Ma perché si chiamano proprio calzini spaiati? Il messaggio è semplice e immediato: due calzini diversi, per colore o fantasia, che insieme fanno comunque una coppia. Un’immagine quotidiana che diventa metafora della società, dove le differenze non sono un limite, ma una ricchezza.
La Giornata nasce in Italia, all’interno del mondo scolastico, con l’obiettivo di sensibilizzare bambini e adulti su temi importanti come il rispetto, l’inclusione e l’empatia.
L’idea era quella di trovare un gesto semplice, divertente e alla portata di tutti per parlare di diversità senza retorica. Indossare calzini spaiati diventa così un atto simbolico non serve essere uguali per camminare insieme.

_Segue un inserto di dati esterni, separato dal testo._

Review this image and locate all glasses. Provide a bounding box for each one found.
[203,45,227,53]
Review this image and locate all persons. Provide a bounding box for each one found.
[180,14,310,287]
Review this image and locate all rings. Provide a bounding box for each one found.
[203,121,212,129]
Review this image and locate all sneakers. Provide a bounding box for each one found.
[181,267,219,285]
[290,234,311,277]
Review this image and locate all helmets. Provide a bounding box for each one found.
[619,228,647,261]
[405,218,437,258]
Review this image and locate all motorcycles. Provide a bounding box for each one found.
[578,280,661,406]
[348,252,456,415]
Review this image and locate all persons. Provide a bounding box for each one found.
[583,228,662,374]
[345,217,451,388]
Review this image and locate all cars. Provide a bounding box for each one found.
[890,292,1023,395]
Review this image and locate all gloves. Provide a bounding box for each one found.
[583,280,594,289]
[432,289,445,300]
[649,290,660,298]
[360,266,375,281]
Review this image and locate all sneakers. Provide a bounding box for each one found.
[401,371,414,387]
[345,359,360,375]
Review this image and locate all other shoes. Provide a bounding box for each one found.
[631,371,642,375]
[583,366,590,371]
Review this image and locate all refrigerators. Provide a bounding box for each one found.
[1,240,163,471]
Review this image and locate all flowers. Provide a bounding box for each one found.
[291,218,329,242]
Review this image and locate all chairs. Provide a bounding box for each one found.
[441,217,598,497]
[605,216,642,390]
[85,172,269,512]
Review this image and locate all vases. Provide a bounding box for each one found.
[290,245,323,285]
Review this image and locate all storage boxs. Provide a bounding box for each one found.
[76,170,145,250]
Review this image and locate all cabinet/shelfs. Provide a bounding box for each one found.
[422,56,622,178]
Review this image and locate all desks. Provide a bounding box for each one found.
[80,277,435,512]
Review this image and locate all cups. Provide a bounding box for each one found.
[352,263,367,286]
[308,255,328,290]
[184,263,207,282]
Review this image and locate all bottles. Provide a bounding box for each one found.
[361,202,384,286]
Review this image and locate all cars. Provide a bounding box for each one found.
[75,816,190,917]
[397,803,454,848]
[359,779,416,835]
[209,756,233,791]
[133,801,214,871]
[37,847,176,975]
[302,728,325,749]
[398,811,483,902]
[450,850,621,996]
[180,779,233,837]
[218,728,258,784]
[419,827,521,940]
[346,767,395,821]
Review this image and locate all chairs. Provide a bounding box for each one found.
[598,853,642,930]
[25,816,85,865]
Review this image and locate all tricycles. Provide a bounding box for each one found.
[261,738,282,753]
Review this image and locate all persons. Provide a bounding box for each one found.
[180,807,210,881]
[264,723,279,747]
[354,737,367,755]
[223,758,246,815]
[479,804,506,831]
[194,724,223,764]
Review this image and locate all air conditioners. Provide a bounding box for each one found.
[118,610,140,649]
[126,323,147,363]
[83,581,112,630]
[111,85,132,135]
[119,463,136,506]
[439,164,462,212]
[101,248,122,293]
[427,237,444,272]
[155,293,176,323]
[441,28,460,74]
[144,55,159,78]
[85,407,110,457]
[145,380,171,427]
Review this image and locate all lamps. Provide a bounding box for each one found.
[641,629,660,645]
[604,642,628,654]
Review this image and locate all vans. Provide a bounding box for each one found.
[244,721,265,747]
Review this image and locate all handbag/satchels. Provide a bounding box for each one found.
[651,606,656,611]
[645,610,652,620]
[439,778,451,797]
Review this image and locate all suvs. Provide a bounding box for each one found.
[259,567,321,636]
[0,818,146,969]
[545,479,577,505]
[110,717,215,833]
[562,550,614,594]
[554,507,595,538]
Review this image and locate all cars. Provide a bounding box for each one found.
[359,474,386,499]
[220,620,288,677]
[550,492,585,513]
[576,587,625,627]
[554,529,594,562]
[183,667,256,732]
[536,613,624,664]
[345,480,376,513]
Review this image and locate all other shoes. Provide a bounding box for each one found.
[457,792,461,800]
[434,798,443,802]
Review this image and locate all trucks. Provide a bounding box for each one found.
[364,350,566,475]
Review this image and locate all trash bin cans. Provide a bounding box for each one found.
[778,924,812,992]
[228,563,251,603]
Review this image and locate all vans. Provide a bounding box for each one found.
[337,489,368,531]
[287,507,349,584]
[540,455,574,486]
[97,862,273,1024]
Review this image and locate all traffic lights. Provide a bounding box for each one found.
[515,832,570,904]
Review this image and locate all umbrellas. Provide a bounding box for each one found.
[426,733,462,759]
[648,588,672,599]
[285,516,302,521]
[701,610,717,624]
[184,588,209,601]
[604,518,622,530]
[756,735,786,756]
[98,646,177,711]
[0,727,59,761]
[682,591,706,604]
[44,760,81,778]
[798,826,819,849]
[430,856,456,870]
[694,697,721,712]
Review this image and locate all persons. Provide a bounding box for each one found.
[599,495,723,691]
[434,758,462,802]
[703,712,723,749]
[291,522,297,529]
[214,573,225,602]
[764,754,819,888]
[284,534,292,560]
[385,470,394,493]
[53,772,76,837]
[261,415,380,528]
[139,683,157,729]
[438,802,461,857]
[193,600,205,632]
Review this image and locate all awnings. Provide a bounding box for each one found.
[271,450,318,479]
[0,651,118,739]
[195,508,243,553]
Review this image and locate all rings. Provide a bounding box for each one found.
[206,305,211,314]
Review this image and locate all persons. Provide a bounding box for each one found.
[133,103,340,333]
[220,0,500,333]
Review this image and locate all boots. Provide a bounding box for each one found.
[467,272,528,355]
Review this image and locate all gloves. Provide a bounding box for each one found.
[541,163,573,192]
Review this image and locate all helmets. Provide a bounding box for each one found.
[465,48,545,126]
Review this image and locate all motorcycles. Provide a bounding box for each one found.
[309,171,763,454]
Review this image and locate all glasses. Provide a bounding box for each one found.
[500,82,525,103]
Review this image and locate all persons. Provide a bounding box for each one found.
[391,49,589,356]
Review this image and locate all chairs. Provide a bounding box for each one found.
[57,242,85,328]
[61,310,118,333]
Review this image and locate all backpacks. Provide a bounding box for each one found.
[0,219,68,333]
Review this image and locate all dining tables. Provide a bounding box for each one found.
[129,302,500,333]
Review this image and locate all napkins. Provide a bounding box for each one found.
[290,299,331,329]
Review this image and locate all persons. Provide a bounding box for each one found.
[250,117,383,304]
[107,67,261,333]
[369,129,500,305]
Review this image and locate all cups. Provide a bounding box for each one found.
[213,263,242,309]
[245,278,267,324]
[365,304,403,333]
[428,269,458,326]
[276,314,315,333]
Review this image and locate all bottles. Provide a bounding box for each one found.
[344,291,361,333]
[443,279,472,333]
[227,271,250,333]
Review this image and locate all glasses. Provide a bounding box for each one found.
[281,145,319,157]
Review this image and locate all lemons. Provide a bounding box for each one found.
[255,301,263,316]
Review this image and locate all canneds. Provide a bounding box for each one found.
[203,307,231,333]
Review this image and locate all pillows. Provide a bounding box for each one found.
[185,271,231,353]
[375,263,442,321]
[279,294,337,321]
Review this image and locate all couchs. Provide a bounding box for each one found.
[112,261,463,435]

Nel corso degli anni, la Giornata dei Calzini Spaiati è diventata un appuntamento fisso, soprattutto il primo venerdì di febbraio. Le tradizioni più diffuse includono: indossare calzini diversi tra loro; scattare foto e condividerle sui social con hashtag dedicati; attività educative nelle scuole, come letture, disegni e momenti di confronto; messaggi di sensibilizzazione sul rispetto delle differenze, fisiche, culturali e social.